▶ WHAT THE TASK ASKS:
Say how many of the lines below contain the word "Manual"; nothing else belongs in the answer.

▶ RECORDS PROVIDED:

____

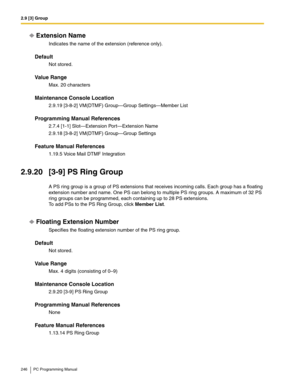 Page 2462.9 [3] Group
246 PC Programming Manual
Extension Name
Indicates the name of the extension (reference only).
Default
Not stored.
Value Range
Max. 20 characters
Maintenance Console Location
2.9.19 [3-8-2] VM(DTMF) Group—Group Settings—Member List
Programming Manual References
2.7.4 [1-1] Slot—Extension Port—Extension Name
2.9.18 [3-8-2] VM(DTMF) Group—Group Settings
Feature Manual References
1.19.5 Voice Mail DTMF Integration
2.9.20 [3-9] PS Ring Group
A PS ring group is a group of PS extensions that...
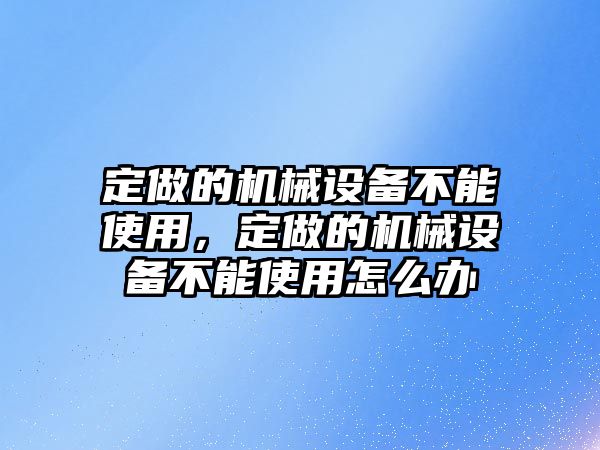 定做的機械設(shè)備不能使用，定做的機械設(shè)備不能使用怎么辦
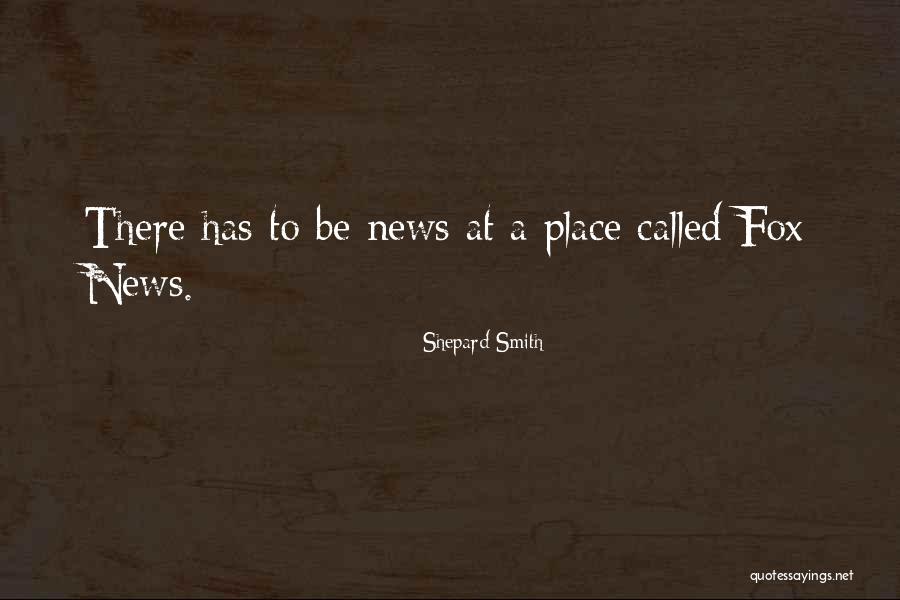 Fox News Quotes By Shepard Smith Fox News Quotes By Shepard Smith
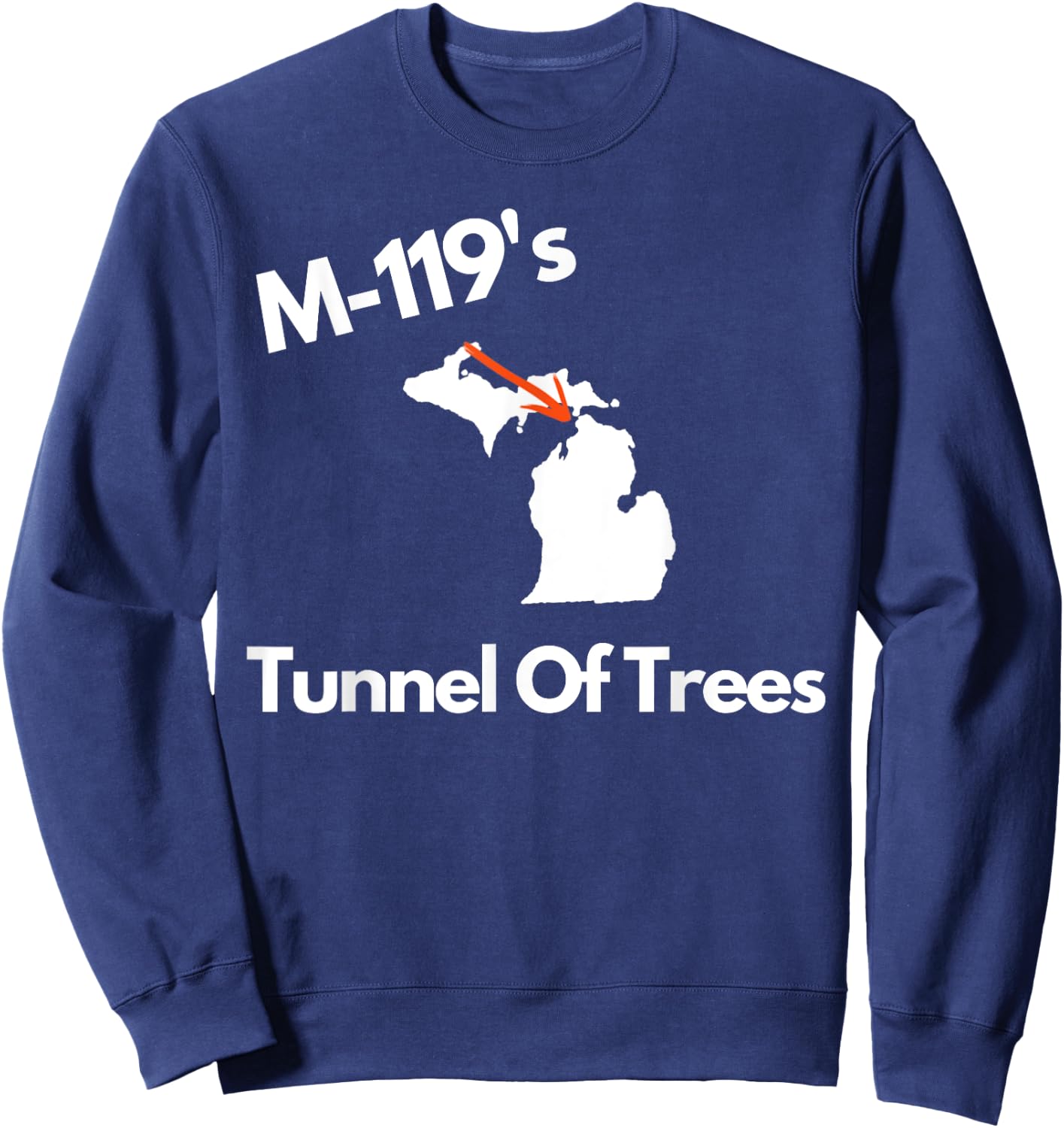 Michigan Michigander Great Lakes M-119 Tunnel Of Trees Gift Sweatshirt - Sweatshirt | Navy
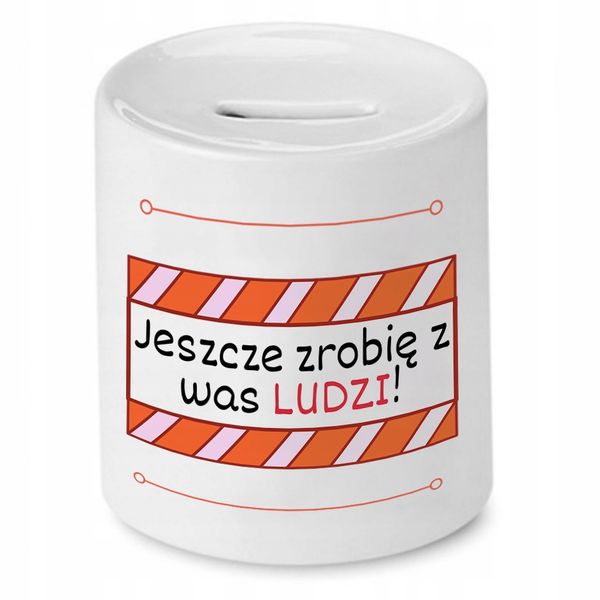 Skarbonka Na Dzień Nauczyciela Zrobię Z Was Ludzi Z Nadrukiem Ze Zdjęciem zdjęcie 1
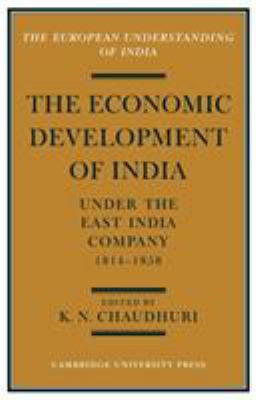 The Economic Development of India under the East India Company, 1814-1858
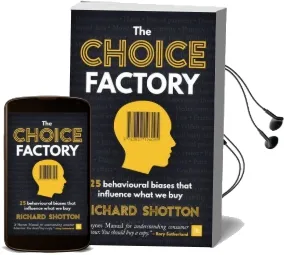 The Choice Factory: 25 Behavioural Biases That Influence What we buy Audiobook download free by Richard Shotton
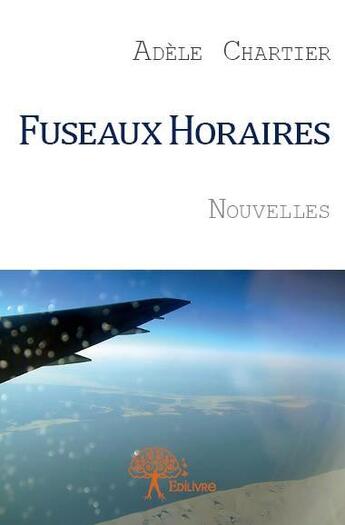 Couverture du livre « Fuseaux horaires » de Adele Chartier aux éditions Edilivre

____

▶ YOUR SOLUTION:
3